● Written request
Your task is to transcribe the data in full.

Recorded data:
--------
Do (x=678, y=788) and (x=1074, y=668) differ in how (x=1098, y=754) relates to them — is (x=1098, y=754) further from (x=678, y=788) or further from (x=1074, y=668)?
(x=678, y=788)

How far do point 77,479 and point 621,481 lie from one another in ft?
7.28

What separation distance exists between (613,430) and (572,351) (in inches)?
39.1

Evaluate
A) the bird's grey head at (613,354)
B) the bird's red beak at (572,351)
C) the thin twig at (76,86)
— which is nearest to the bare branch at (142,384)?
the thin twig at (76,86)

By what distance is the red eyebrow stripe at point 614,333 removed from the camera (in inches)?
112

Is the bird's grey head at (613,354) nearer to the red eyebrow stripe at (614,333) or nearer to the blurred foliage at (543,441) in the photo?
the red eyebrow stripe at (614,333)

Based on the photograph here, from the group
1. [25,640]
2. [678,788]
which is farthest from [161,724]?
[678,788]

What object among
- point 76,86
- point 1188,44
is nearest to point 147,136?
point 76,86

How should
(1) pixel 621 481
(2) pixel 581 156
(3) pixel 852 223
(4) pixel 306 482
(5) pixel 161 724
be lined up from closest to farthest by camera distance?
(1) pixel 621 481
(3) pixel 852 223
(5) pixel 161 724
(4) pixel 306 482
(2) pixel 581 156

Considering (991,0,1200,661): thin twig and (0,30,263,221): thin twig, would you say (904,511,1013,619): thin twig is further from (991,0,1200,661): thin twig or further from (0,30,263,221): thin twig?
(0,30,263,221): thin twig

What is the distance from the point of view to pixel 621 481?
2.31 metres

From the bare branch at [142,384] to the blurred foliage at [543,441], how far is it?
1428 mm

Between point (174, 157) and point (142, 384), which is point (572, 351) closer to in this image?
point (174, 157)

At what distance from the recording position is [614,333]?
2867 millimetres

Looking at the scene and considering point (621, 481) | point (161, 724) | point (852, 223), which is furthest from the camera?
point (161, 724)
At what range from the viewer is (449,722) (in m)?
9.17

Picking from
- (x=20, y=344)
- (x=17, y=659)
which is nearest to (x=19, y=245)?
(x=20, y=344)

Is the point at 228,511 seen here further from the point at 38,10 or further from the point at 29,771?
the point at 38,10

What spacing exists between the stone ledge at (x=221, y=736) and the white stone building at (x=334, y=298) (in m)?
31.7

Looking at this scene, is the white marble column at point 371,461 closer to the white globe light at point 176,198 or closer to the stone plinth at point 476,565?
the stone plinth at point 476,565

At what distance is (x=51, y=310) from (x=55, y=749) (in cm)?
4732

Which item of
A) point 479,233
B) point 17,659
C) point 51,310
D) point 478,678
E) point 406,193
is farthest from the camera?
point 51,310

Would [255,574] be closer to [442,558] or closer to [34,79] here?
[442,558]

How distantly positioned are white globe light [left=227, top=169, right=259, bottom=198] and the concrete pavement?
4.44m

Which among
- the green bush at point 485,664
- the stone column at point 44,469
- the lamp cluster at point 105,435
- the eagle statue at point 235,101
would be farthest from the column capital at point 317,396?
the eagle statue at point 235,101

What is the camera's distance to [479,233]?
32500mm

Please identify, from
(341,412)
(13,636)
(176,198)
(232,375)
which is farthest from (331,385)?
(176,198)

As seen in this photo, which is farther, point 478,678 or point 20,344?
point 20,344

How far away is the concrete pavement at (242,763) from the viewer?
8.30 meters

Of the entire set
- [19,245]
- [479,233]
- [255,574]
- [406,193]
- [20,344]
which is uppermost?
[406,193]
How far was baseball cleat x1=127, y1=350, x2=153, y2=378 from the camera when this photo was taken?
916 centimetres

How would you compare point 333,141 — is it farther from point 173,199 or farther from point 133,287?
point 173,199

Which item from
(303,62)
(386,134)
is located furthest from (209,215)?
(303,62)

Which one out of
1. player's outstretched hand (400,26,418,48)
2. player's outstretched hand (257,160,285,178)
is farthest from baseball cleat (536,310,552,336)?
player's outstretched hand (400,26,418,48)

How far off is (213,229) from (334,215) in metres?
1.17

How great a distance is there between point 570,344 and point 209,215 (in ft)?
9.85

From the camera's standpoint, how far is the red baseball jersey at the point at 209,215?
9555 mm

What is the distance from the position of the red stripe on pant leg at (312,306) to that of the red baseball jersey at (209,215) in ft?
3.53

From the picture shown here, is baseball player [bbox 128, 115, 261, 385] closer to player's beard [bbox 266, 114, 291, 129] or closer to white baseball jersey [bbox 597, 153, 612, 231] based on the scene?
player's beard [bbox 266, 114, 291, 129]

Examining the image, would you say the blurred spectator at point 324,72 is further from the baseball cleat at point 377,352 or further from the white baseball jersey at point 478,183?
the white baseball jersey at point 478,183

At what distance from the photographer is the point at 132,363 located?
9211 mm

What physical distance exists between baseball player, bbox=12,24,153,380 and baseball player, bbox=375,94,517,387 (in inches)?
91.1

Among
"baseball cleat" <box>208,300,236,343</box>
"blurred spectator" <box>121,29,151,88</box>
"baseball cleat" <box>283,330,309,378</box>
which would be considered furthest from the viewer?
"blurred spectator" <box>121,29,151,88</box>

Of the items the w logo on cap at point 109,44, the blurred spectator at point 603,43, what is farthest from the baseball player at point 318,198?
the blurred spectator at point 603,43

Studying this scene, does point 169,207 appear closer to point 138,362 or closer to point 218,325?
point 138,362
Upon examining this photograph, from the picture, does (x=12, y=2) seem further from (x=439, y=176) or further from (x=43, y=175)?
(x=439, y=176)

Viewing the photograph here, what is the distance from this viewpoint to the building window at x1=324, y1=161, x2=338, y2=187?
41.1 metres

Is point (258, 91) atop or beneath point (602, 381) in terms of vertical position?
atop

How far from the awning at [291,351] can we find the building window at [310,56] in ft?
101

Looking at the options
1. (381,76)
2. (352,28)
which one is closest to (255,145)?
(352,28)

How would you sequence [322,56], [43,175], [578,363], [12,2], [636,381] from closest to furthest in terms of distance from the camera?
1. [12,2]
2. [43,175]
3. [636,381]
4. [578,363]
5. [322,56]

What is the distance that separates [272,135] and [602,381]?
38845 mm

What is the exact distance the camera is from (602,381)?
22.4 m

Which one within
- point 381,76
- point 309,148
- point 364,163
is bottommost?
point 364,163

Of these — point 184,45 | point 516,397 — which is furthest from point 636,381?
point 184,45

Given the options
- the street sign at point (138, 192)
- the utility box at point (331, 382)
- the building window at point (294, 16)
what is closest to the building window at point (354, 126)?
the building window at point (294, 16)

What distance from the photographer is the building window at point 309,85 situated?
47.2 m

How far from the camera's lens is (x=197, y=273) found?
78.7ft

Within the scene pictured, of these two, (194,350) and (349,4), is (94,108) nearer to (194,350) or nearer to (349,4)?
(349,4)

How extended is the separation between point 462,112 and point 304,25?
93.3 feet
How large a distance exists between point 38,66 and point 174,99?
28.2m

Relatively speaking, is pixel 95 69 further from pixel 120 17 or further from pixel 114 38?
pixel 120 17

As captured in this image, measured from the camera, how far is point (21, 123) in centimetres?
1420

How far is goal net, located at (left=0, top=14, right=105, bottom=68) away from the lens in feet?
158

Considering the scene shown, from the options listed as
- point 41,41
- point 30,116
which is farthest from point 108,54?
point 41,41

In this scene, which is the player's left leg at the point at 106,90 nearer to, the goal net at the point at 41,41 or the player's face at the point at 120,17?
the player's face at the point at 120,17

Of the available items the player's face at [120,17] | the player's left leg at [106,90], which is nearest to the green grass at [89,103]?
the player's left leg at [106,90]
--------
● Solution to the problem
Do (x=678, y=788) and (x=1074, y=668) differ in how (x=1098, y=754) relates to them — is (x=1098, y=754) further from (x=678, y=788) or further from (x=1074, y=668)?
(x=678, y=788)

How far do point 77,479 and point 621,481 lie from one another in ft?
7.28

What separation distance exists between (613,430) and (572,351) (in inches)?
39.1

Evaluate
A) the bird's grey head at (613,354)
B) the bird's red beak at (572,351)
C) the thin twig at (76,86)
— which is nearest to the bare branch at (142,384)?
the thin twig at (76,86)

By what distance is the red eyebrow stripe at point 614,333 removed from the camera (in inches)?
112

Is the bird's grey head at (613,354) nearer to the red eyebrow stripe at (614,333) or nearer to the blurred foliage at (543,441) in the photo?
the red eyebrow stripe at (614,333)

Based on the photograph here, from the group
1. [25,640]
2. [678,788]
which is farthest from [161,724]?
[678,788]

What object among
- point 76,86
- point 1188,44
is nearest to point 147,136?
point 76,86

How should
(1) pixel 621 481
(2) pixel 581 156
(3) pixel 852 223
(4) pixel 306 482
(5) pixel 161 724
be lined up from closest to farthest by camera distance?
(1) pixel 621 481
(3) pixel 852 223
(5) pixel 161 724
(4) pixel 306 482
(2) pixel 581 156

Considering (991,0,1200,661): thin twig and (0,30,263,221): thin twig, would you say (904,511,1013,619): thin twig is further from (991,0,1200,661): thin twig or further from (0,30,263,221): thin twig?
(0,30,263,221): thin twig

What is the distance from the point of view to pixel 621 481?
2.31 metres

From the bare branch at [142,384] to the blurred foliage at [543,441], how far is it?
1428 mm

Between point (174, 157) and point (142, 384), which is point (572, 351) closer to in this image?
point (174, 157)

At what distance from the recording position is [614,333]?
2867 millimetres

Looking at the scene and considering point (621, 481) | point (161, 724) | point (852, 223), which is furthest from the camera?
point (161, 724)
At what range from the viewer is (449,722) (in m)?
9.17

Picking from
- (x=20, y=344)
- (x=17, y=659)
which is nearest to (x=19, y=245)?
(x=20, y=344)

Is the point at 228,511 seen here further from the point at 38,10 or further from the point at 29,771?
the point at 38,10

What spacing exists between the stone ledge at (x=221, y=736) and the white stone building at (x=334, y=298) (in m)?
31.7

Looking at this scene, is the white marble column at point 371,461 closer to the white globe light at point 176,198 or closer to the stone plinth at point 476,565?
the stone plinth at point 476,565

At what distance is (x=51, y=310) from (x=55, y=749) (in cm)?
4732

Which item of
A) point 479,233
B) point 17,659
C) point 51,310
D) point 478,678
E) point 406,193
is farthest from the camera?
point 51,310

Would [255,574] be closer to [442,558] or closer to [34,79] here?
[442,558]

How distantly positioned are white globe light [left=227, top=169, right=259, bottom=198] and the concrete pavement?
4.44m

Which among
- the green bush at point 485,664
- the stone column at point 44,469
- the lamp cluster at point 105,435
- the eagle statue at point 235,101
would be farthest from the column capital at point 317,396?
the eagle statue at point 235,101

What is the camera's distance to [479,233]?
32500mm

Please identify, from
(341,412)
(13,636)
(176,198)
(232,375)
which is farthest from (331,385)?
(176,198)

As seen in this photo, which is farther, point 478,678 or point 20,344?
point 20,344

How far away is the concrete pavement at (242,763) from the viewer?
8.30 meters

Of the entire set
- [19,245]
- [479,233]
- [255,574]
- [406,193]
- [20,344]
which is uppermost?
[406,193]
How far was baseball cleat x1=127, y1=350, x2=153, y2=378 from the camera when this photo was taken?
916 centimetres

How would you compare point 333,141 — is it farther from point 173,199 or farther from point 133,287?
point 173,199

Which item from
(303,62)
(386,134)
is located furthest from (209,215)?
(303,62)

Which one out of
1. player's outstretched hand (400,26,418,48)
2. player's outstretched hand (257,160,285,178)
is farthest from baseball cleat (536,310,552,336)?
player's outstretched hand (400,26,418,48)

How far off is (213,229) from (334,215) in metres?
1.17

How great a distance is there between point 570,344 and point 209,215 (in ft)?
9.85

From the camera's standpoint, how far is the red baseball jersey at the point at 209,215?
9555 mm

What is the distance from the position of the red stripe on pant leg at (312,306) to that of the red baseball jersey at (209,215) in ft?
3.53

From the picture shown here, is baseball player [bbox 128, 115, 261, 385] closer to player's beard [bbox 266, 114, 291, 129] or closer to white baseball jersey [bbox 597, 153, 612, 231] based on the scene?
player's beard [bbox 266, 114, 291, 129]

Examining the image, would you say the blurred spectator at point 324,72 is further from the baseball cleat at point 377,352 or further from the white baseball jersey at point 478,183?
the white baseball jersey at point 478,183

At what distance from the photographer is the point at 132,363 located?
9211 mm

What physical distance exists between baseball player, bbox=12,24,153,380 and baseball player, bbox=375,94,517,387 (in inches)?
91.1

Among
"baseball cleat" <box>208,300,236,343</box>
"blurred spectator" <box>121,29,151,88</box>
"baseball cleat" <box>283,330,309,378</box>
which would be considered furthest from the viewer?
"blurred spectator" <box>121,29,151,88</box>

Of the items the w logo on cap at point 109,44, the blurred spectator at point 603,43, what is farthest from the baseball player at point 318,198?
the blurred spectator at point 603,43

Studying this scene, does point 169,207 appear closer to point 138,362 or closer to point 218,325?
point 138,362
Upon examining this photograph, from the picture, does (x=12, y=2) seem further from (x=439, y=176) or further from (x=43, y=175)?
(x=439, y=176)

Viewing the photograph here, what is the distance from this viewpoint to the building window at x1=324, y1=161, x2=338, y2=187?
41.1 metres

Is point (258, 91) atop or beneath point (602, 381) in terms of vertical position?
atop

How far from the awning at [291,351] can we find the building window at [310,56] in ft?
101

Looking at the options
1. (381,76)
2. (352,28)
which one is closest to (255,145)?
(352,28)

How would you sequence [322,56], [43,175], [578,363], [12,2], [636,381] from closest to furthest in terms of distance from the camera?
1. [12,2]
2. [43,175]
3. [636,381]
4. [578,363]
5. [322,56]

What is the distance that separates [272,135] and [602,381]?
38845 mm

What is the exact distance the camera is from (602,381)?
22.4 m

Which one within
- point 381,76
- point 309,148
- point 364,163
is bottommost?
point 364,163

Of these — point 184,45 | point 516,397 — which is furthest from point 636,381?
point 184,45

Given the options
- the street sign at point (138, 192)
- the utility box at point (331, 382)
- the building window at point (294, 16)
what is closest to the building window at point (354, 126)?
the building window at point (294, 16)

What distance from the photographer is the building window at point 309,85 situated?
47.2 m

How far from the camera's lens is (x=197, y=273) found?
78.7ft

Within the scene pictured, of these two, (194,350) and (349,4), is (94,108) nearer to (194,350) or nearer to (349,4)?
(349,4)

How extended is the separation between point 462,112 and point 304,25?
93.3 feet
How large a distance exists between point 38,66 and point 174,99?
28.2m

Relatively speaking, is pixel 95 69 further from pixel 120 17 or further from pixel 114 38?
pixel 120 17

As captured in this image, measured from the camera, how far is point (21, 123) in centimetres?
1420

How far is goal net, located at (left=0, top=14, right=105, bottom=68) away from the lens in feet?
158

Considering the scene shown, from the options listed as
- point 41,41
- point 30,116
which is farthest from point 108,54?
point 41,41

In this scene, which is the player's left leg at the point at 106,90 nearer to, the goal net at the point at 41,41 or the player's face at the point at 120,17?
the player's face at the point at 120,17

Of the available items the player's face at [120,17] | the player's left leg at [106,90], which is nearest to the green grass at [89,103]?
the player's left leg at [106,90]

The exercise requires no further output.